Картонные гильзы были укорочены, срезаны наискосок и приспособлены для хранения проявленных пленок. В каждую гильзу был помещен туго скрученный рулон пленки.
– Витька охотником был, на кабана ходил. Хорошо, я не выбросил, а ведь мог выбросить все. Эти три отпечатаешь для начала?
– Давай, – она взяла три гильзы.
– Дина! – закричала мать с кухни. – Иди! Борщ на столе. Отца зови.
– Вот! – сказал отец с нескрываемым торжеством.
9
Музей гигиены успел в прошлой жизни своей побывать Домом санитарного просвещения, хотя это был никакой не дом, а дворец, роскошный дворец, изначально принадлежавший меценату и как раз просветителю – не по части санитарии, правда, а по части высоких искусств. В залах, где некогда принимали именитых гостей, теперь выставляются заспиртованные эмбрионы, «скелеты плодов человека», чучело павловской собаки с торчащей из живота фистулой, муляжи испорченных продуктов, например, «колбаса вареная с плесенью», «картофельная болезнь хлеба на третий день», «творог – поражение чудесной палочкой»… Адмиралов как вошел, так и замер у первого же экспоната. Это скульптура «Врач за микроскопом». Гипсовый доктор сидит за гипсовым столом, на котором размещены гипсовые книги и гипсовый микроскоп, и рассматривает на свет стеклышко, не гипсовое, а по-настоящему стеклянное, с фрагментом настоящего комара, хорошо видимого невооруженным глазом. На стеклышке наклейка. Адмиралов прочитал: «MOSQUITO HEAD. Головка комара».

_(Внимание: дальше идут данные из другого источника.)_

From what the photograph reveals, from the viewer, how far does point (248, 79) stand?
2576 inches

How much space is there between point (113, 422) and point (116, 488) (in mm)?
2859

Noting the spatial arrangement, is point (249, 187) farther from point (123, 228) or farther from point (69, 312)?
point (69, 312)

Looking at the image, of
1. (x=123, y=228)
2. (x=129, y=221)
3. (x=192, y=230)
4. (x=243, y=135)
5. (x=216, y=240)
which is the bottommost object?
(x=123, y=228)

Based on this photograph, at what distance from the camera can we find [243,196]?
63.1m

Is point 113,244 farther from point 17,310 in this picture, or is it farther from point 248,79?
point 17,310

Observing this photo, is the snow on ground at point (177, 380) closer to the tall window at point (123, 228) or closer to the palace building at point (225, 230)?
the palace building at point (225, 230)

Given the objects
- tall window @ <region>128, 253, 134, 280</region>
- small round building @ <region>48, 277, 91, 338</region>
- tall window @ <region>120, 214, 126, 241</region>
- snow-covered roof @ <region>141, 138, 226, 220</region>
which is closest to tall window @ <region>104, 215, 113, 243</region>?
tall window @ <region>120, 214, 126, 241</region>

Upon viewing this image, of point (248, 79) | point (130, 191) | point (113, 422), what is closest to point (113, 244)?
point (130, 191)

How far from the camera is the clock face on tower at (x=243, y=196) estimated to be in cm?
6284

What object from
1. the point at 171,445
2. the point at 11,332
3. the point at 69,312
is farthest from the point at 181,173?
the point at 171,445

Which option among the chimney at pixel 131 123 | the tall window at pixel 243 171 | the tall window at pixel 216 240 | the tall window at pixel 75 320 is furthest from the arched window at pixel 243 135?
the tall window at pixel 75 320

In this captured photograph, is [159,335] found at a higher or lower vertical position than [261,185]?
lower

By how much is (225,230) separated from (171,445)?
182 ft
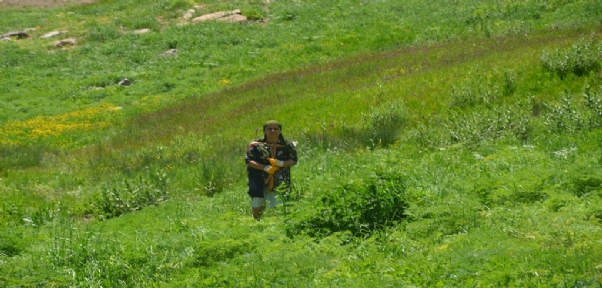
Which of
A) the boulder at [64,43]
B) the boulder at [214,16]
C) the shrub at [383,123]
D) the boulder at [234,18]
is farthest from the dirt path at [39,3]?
the shrub at [383,123]

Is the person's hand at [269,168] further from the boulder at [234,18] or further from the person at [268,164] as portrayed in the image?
the boulder at [234,18]

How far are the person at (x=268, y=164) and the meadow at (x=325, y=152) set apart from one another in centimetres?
44

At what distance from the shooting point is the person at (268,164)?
933cm

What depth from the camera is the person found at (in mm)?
9328

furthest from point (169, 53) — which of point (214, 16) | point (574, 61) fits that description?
point (574, 61)

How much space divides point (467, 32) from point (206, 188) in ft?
56.5

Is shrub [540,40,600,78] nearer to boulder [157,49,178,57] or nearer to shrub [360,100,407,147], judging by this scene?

Музей не настолько большой, чтобы в нем разминуться, если назначена встреча. Адмиралов пришел раньше условленного времени и не думал, что Любовь еще раньше придет. Она же стояла у витрины с чучелами грызунов, распространителей инфекционных болезней, и присутствие другого заметила первой:
– Андрей!
– Люба, вы здесь? – отвернулся от головки комара Адмиралов.

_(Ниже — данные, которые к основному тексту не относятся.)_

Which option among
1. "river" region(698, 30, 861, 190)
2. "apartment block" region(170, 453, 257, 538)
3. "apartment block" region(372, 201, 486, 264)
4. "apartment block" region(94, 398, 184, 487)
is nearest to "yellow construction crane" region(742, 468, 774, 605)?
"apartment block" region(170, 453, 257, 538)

– Кроме нас никого нет, – сказала, улыбаясь, Любовь.
– А я? – спросила пожилая служительница (определенно, было ей скучно).
Музей санитарной гигиены не относится к числу чересчур популярных среди широких слоев населения. Приходят сюда, как правило, коллективно, специально организованными группами – студенты медицинских училищ, мединститутов, участники медконференций. Большую часть времени залы музея остаются пустыми. Одиночки нечасто ходят в этот музей. Иной родитель приведет сюда малолетнего сына, и не иначе как с воспитательной целью – показать заспиртованных аскарид, дабы мальчик мыл руки перед едой и не брал в рот всякую дрянь. Иногда забредают сюда любители загробной экзотики, латентные некрофилы, этих привлекает особый эксклюзив, наподобие тех двоих, естественно замумифицированных, выставлявшихся некогда на витрине. Любовь не относилась к этой категории посетителей, она всего лишь была любопытна. А то, что трупы те уже изъяли из фондов музея, она не знала.
Адмиралов догадался, что перед его появлением говорили о тех экспонатах, потому что служительница, как бы в продолжение разговора, обратилась к нему:
– Наше дело небольшое, никто не обижает покойничков – вот и хорошо, вот мы и довольны… Главное, чтобы здесь привидения не ходили… по ночам…
– Неужели ходили?
– Те двое? Да как вам сказать… Всякое говорили. Я не видела. А на кладбище им, конечно, спокойнее будет, это верно.
– Так их снова на кладбище отвезли? – удивилась Любовь.
– Того уже кладбища нет, – нотка мрачноватой значительности прозвучала в голосе служительницы музея.
– На другое, получается, кладбище, да? – приставала Любовь с вопросами. – Или куда? Интересно.
– Откуда ж мне знать куда? Нам куда руководство не докладывает. Вроде бы за них немцы заступились. Они ж с лютеранского кладбища были. Двести лет в склепе пролежали. А здесь всего-то лет тридцать каких-то… Говорят, их немцам отдали, только я вам этого не говорила.
– Знаем, знаем про немцев. Была я на выставке доктора Хагенса, видела пластинаты… Брр.
– Люба, – сказал Адмиралов, – у вас очень специфический интерес.
– Ничего подобного. Я как раз не люблю ничего такого… Просто я любопытна… немного.
– А чем вы занимаетесь, Люба?
– Груммингом, триммингом… Стригу вот таких же, – Люба кивнула на павловскую собаку. – Только живых.
– Она почти живая, – сказала служительница. – Видите, лампочка? Если включить, из фистулы будет выделяться желудочный сок.
– По-настоящему?
– Как бы по-настоящему, – сказала служительница. – Но мы сейчас не включаем. Она не заряжена.